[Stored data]
★ ★ ★ ★ ★

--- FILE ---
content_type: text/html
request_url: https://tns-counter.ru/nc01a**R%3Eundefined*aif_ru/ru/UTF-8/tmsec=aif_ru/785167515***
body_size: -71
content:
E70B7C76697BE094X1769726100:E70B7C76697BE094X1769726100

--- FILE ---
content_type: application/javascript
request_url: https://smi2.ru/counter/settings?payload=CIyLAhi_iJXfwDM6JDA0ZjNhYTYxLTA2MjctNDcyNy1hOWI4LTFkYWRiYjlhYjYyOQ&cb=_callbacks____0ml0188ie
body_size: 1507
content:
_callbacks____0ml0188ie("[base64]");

★ ★ ★ ★ ★

● WORK REQUEST: Each line above with the string "counter" in it should be located and copied.

● YOUR SOLUTION:
request_url: https://tns-counter.ru/nc01a**R%3Eundefined*aif_ru/ru/UTF-8/tmsec=aif_ru/785167515***
request_url: https://smi2.ru/counter/settings?payload=CIyLAhi_iJXfwDM6JDA0ZjNhYTYxLTA2MjctNDcyNy1hOWI4LTFkYWRiYjlhYjYyOQ&cb=_callbacks____0ml0188ie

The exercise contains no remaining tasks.